**DIRECTIVE**
Turn the data below into a numbered list with blank lines dropped, starting at the line that has "How far from the observer" and stopping after the line that has "68.1 metres".

Records from a dataset
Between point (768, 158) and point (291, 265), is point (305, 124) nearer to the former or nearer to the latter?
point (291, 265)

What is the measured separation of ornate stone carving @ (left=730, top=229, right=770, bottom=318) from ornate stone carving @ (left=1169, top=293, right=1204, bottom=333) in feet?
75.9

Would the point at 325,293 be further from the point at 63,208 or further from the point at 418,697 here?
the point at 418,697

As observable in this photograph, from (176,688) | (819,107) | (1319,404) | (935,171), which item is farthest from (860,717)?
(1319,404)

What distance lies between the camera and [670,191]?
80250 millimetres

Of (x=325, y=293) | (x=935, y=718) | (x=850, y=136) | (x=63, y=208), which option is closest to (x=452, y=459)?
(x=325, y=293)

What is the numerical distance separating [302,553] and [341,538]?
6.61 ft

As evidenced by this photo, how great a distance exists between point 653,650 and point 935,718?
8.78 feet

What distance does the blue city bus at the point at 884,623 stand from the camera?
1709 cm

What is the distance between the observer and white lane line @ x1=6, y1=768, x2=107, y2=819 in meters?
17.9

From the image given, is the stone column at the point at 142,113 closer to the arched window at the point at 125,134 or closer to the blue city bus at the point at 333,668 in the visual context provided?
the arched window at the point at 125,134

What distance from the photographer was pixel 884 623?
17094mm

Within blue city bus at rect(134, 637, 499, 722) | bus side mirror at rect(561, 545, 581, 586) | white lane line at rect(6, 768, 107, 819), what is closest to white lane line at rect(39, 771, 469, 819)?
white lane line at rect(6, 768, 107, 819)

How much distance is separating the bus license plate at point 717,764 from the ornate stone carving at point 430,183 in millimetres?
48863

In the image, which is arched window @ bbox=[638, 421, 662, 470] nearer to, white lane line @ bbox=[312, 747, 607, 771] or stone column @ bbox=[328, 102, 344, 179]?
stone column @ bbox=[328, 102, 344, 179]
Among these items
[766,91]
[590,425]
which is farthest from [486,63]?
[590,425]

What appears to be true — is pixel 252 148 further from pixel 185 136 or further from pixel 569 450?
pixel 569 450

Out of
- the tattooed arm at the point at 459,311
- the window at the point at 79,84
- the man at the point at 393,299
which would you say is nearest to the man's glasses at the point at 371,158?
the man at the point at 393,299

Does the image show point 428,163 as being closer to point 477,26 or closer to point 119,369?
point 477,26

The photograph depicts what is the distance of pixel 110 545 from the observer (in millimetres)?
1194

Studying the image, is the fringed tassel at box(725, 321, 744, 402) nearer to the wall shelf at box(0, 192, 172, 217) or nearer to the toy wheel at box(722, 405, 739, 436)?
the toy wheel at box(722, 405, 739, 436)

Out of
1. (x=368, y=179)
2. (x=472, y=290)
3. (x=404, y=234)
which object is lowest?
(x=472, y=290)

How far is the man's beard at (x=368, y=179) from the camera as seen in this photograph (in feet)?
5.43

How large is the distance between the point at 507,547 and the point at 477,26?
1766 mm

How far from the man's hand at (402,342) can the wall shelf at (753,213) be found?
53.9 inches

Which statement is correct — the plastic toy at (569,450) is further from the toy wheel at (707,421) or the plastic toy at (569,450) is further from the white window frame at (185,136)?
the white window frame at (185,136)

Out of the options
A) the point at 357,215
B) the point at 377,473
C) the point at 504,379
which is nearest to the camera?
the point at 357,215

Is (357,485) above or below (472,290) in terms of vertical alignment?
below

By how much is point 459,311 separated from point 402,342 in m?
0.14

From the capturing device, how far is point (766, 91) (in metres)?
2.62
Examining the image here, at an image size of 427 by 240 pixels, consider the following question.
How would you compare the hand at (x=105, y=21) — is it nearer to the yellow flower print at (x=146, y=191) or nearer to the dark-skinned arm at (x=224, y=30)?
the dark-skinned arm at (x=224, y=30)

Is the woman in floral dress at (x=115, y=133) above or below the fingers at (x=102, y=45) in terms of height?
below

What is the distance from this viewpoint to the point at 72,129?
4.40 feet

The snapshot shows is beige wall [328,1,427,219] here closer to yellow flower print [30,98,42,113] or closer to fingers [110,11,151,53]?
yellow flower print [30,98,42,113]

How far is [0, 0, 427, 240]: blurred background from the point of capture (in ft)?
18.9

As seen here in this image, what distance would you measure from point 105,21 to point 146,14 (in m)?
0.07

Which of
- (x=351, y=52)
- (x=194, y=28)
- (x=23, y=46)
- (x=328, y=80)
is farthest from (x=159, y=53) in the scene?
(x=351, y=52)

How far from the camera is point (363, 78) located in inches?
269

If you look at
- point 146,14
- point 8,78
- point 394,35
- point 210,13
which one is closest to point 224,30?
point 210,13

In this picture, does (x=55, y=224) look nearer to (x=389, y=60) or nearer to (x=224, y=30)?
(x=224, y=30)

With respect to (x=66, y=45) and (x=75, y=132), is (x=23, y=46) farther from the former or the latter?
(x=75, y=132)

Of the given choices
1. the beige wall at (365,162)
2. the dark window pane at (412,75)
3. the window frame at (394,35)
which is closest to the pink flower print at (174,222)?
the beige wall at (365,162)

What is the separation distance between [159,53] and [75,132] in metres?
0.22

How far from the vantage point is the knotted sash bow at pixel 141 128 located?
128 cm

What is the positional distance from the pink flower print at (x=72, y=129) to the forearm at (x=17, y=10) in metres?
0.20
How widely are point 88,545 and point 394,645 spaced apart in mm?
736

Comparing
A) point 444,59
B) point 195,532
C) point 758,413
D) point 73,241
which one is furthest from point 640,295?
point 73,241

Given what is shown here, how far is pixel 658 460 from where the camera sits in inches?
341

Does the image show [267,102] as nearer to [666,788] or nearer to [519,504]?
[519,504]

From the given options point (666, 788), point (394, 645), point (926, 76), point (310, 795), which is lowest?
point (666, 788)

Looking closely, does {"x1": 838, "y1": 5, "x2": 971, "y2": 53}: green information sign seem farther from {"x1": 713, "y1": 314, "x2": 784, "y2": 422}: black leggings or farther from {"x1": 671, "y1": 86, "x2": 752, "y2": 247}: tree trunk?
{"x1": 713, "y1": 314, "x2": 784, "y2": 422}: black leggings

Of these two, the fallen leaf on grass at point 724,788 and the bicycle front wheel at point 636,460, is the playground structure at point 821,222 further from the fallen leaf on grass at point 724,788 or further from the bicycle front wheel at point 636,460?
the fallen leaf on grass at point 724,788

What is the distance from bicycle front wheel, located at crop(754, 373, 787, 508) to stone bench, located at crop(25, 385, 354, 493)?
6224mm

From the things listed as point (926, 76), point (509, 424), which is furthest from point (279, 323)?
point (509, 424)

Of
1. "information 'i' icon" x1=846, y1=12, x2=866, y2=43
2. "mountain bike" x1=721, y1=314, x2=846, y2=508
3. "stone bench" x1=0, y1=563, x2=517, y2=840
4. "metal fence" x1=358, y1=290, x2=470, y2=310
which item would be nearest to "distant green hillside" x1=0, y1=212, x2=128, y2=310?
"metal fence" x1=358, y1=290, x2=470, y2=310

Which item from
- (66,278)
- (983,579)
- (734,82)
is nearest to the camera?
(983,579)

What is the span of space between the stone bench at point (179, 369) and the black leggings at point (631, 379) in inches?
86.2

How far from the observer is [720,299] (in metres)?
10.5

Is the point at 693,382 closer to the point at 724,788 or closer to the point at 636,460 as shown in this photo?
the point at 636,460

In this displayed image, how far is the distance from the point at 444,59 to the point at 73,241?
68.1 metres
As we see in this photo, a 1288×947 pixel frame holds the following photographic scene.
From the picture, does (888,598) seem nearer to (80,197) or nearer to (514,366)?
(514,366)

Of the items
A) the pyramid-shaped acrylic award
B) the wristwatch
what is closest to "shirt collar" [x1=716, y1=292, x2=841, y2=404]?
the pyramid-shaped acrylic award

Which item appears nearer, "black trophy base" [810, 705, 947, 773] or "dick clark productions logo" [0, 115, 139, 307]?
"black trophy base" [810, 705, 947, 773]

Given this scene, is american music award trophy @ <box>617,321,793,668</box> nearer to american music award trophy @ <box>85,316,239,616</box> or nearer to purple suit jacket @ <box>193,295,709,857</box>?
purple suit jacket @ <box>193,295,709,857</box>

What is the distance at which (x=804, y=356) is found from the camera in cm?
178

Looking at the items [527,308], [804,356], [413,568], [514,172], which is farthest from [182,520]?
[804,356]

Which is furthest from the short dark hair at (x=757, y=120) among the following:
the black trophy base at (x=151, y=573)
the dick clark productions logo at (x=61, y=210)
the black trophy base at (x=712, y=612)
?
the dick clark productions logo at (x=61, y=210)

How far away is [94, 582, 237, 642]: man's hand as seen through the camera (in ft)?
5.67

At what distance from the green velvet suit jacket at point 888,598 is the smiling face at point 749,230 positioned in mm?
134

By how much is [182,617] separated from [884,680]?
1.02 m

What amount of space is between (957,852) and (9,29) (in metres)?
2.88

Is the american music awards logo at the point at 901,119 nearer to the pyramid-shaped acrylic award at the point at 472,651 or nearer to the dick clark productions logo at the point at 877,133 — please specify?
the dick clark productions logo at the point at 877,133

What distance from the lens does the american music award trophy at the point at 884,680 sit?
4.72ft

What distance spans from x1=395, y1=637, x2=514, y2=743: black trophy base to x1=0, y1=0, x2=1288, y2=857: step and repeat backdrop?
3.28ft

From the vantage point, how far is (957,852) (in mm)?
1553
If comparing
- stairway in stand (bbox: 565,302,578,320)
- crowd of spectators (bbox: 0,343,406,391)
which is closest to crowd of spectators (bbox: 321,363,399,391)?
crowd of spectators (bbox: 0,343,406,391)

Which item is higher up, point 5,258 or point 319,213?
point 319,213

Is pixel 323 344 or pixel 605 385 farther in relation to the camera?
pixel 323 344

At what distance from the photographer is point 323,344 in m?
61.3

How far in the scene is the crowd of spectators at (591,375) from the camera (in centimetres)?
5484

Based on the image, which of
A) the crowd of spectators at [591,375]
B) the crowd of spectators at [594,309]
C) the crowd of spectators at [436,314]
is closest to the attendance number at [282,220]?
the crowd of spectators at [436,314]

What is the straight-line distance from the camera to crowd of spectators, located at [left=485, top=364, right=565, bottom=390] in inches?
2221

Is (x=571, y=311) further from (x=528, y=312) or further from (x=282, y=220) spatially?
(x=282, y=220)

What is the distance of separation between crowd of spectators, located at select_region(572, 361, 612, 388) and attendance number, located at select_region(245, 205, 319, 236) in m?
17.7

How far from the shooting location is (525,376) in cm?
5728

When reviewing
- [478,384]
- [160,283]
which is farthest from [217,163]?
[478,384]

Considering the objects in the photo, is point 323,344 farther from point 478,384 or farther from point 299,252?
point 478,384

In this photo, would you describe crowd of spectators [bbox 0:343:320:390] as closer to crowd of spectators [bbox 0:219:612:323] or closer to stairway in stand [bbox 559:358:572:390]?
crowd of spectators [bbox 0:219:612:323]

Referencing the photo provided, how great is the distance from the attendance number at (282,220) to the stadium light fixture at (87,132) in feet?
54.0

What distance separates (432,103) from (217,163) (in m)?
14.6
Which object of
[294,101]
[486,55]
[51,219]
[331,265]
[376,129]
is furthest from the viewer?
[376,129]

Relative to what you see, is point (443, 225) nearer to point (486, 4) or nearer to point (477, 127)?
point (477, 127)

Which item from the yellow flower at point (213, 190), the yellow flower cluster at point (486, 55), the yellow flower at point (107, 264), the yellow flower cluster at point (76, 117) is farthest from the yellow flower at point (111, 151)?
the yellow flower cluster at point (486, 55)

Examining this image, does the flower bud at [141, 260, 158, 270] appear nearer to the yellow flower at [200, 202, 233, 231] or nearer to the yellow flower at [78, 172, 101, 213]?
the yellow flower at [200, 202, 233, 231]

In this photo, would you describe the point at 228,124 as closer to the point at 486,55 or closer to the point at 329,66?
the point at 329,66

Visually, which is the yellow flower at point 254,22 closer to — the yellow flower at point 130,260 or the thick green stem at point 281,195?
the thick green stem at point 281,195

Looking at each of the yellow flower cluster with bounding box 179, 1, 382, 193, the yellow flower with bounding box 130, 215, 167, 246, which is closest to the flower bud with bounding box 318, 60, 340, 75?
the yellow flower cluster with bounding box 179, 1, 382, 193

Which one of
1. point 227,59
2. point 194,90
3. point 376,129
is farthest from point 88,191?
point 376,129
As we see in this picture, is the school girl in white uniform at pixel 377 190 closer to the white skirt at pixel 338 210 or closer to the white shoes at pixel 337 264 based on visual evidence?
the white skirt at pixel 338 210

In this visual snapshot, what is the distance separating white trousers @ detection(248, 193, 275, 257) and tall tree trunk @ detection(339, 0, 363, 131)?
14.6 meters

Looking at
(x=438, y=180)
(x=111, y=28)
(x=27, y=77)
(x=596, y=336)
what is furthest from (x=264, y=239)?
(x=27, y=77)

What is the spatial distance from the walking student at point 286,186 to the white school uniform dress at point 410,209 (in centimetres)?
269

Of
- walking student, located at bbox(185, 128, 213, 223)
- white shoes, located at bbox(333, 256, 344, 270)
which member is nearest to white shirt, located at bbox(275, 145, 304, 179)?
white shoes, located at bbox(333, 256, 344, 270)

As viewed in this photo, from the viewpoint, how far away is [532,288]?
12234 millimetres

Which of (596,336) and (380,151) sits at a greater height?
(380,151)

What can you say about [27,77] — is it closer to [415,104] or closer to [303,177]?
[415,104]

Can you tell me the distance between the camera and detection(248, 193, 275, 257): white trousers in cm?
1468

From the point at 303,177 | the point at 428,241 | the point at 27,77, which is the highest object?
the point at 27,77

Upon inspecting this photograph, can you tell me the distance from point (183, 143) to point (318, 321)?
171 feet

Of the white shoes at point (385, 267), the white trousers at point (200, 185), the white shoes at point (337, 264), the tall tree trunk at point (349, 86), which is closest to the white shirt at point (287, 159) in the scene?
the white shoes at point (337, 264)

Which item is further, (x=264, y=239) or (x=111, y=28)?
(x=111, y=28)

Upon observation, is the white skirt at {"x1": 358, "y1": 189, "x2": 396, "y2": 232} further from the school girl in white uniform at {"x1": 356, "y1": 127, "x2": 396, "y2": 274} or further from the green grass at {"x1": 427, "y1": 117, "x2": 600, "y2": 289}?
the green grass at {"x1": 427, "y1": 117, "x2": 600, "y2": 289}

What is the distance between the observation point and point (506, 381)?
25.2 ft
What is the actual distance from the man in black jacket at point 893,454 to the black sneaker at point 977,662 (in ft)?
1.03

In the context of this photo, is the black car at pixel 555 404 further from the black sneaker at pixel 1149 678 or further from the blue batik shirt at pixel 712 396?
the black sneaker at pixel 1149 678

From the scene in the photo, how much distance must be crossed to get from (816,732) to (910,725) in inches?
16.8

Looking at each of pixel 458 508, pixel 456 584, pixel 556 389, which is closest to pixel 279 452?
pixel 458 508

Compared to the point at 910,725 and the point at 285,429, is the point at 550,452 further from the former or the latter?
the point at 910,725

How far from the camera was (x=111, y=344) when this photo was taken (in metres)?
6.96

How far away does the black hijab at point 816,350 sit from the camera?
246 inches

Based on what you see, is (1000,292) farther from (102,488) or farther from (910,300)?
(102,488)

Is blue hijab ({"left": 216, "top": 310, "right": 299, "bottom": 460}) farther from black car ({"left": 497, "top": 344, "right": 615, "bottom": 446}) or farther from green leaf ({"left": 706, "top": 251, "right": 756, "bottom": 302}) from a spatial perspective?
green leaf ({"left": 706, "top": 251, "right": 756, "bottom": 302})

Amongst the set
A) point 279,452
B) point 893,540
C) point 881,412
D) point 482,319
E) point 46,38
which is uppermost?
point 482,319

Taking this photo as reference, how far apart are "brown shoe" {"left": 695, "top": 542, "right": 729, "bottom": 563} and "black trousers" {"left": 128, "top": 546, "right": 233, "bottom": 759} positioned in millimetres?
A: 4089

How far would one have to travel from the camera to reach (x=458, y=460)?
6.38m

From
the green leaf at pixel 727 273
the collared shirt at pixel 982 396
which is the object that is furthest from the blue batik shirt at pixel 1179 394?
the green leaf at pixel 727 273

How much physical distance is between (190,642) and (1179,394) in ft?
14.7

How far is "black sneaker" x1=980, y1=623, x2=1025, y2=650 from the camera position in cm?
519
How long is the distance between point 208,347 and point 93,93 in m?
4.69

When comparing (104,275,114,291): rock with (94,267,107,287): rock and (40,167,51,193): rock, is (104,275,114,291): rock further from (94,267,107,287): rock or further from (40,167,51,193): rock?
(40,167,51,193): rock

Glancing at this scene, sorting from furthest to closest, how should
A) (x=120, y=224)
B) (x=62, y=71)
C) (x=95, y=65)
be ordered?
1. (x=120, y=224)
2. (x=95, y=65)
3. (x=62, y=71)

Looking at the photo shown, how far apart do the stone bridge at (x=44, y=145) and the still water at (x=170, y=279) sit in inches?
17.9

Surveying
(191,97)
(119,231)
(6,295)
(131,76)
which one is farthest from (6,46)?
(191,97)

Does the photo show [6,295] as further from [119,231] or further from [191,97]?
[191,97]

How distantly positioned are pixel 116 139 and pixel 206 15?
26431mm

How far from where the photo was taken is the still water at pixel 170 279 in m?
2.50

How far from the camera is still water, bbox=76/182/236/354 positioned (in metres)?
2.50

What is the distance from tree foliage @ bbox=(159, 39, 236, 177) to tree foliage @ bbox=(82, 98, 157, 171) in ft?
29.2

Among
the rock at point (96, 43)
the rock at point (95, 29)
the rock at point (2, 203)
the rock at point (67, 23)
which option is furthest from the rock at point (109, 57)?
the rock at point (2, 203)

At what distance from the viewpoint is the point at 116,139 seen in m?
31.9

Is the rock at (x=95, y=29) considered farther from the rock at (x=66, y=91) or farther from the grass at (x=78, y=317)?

**WORKED ANSWER**
1. How far from the observer is [720,299] (in metres)?
2. 10.5
3. Is the point at 693,382 closer to the point at 724,788 or closer to the point at 636,460 as shown in this photo?
4. the point at 636,460
5. In this displayed image, how far is the distance from the point at 444,59 to the point at 73,241?
6. 68.1 metres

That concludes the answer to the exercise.